## Goal
Shift every coordinate in the answers of the records below by -146, and copy out all the other lines of the records unchanged except for the pictures, which you should leave out.
○ ○ ○
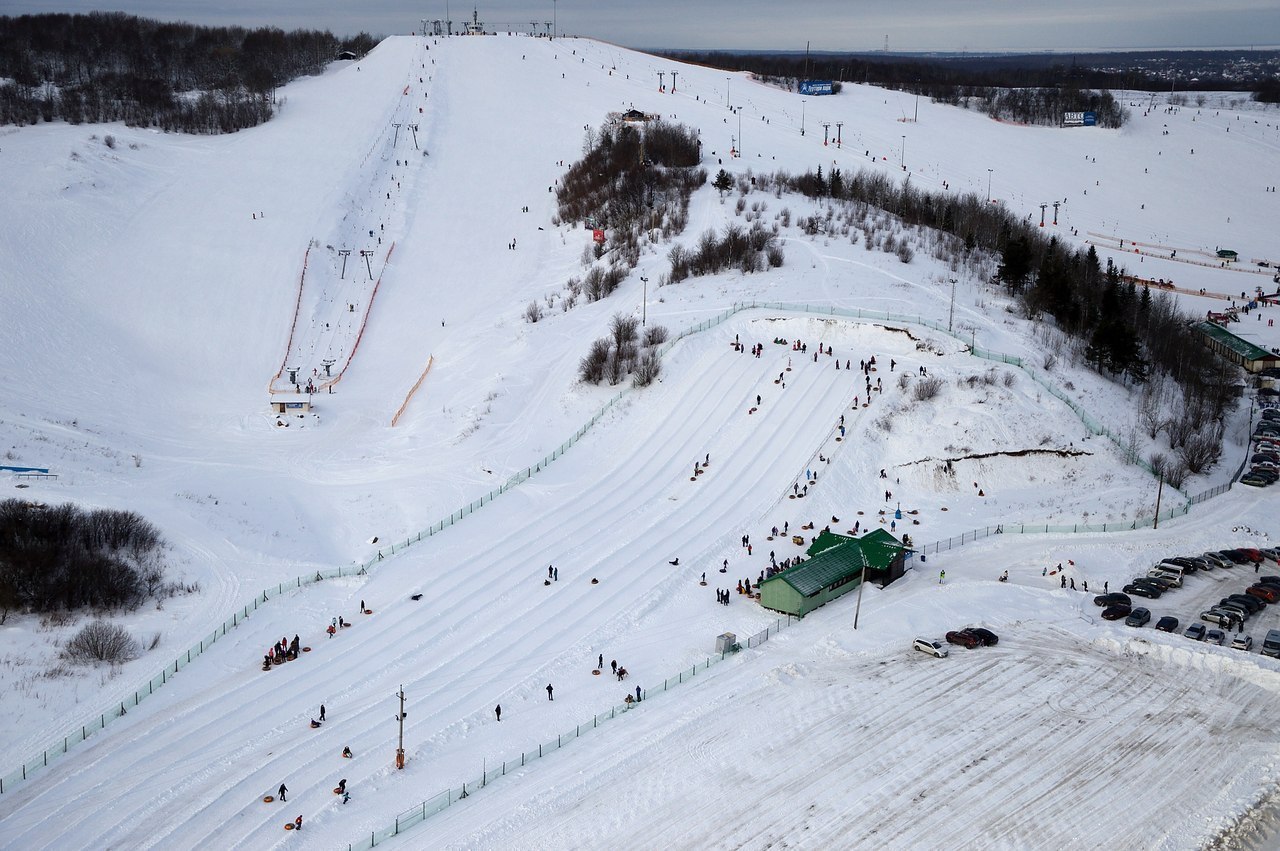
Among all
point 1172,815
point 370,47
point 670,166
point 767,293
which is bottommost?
point 1172,815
○ ○ ○
## Solution for this exercise
Among all
point 1172,815
point 370,47
point 670,166
point 767,293
which is bottommost?
point 1026,669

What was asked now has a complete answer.